Пожалев его, стражник сказал:

— Мы несем ее к сестрам Святой Каталины, тут рядом. По своему милосердию и учитывая, что она ждет ребенка, епископ…

— Отдайте ее мне! — попросил Шейлок.

Стражники неуверенно переглянулись, но по их лицам видно было, что они согласны. Ситуация ужасная: женщина истекала кровью и пронзительно кричала в агонии. Мертвая она или живая, ребенок требовал выхода. Они были счастливы избавиться от этой беременной еврейки.

Шейлок положил жену на землю. Из церкви Сан-Висенте прибежала монахиня в развевающемся одеянии и опустилась на колени рядом с Шейлоком.

— Матерь Божья, — сказала она и перекрестилась. Затем подняла юбки Лии и положила руки на окровавленное темя ребенка. — Тужься!

Шейлок стянул рубаху и отдал монахине, чтобы она могла остановить кровь. Он держал в руках голову Лии, пощипывал и похлопывал ее бледнеющие щеки, повторял ее имя. Но глаза Лии оставались закрытыми, и дыхание становилось все реже и реже. Он взял в руки ее лицо и поцеловал в бровь. Раздался крик.

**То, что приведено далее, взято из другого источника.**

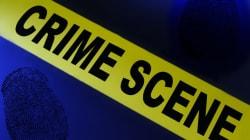 Toronto Man Accused Of Killing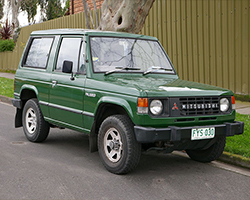 Pickerings - 1986 Mitsubishi Pajero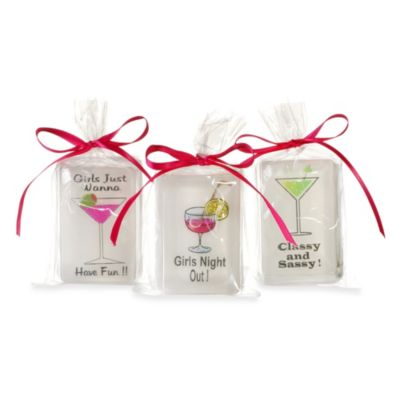 Clearly Fun 3-Pack Martini Soap
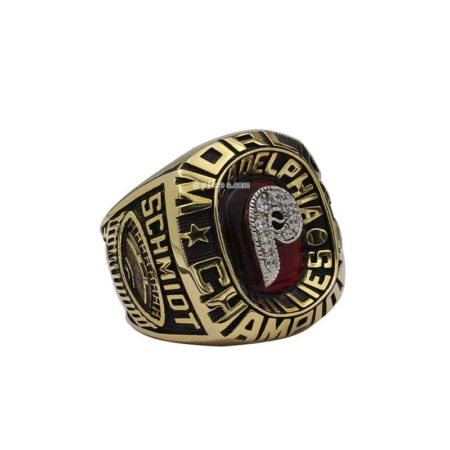 phillies world series ring 1980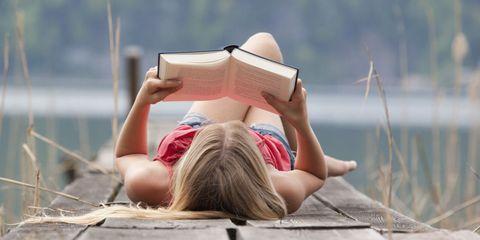 10 nuovi libri young adult: amore, amicizie e tante avventure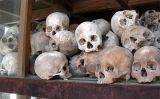Cranis de víctimes dels khmers rojos -  Wikimedia Commons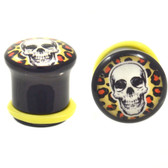 "Skull & Leopard Print Single Flared Plugs (2g-5/8"")"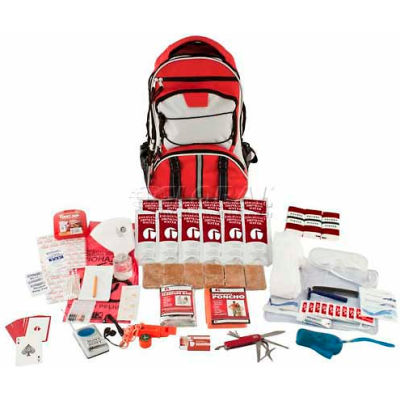 Guardian Survival Gear Deluxe Survival Kit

Шейлок стоял на коленях в свете звезд, уткнув лицо в волосы Лии, когда монахиня оттащила его от нее. Она сунула ему в руки орущего младенца, завернутого в его рубаху.

— Дочь, — сказала она. Пальцы Шейлока были скользкими от крови Лии, поэтому ему легко удалось снять с пальца кольцо, даже прижимая младенца к груди, и вытереть его об измазанную рубаху. Он протянул перстень монахине.

— Возьмите, — сказал он.

Монахиня с жалостью взглянула на него, потом, оттолкнув кольцо, потянулась к орущему узлу.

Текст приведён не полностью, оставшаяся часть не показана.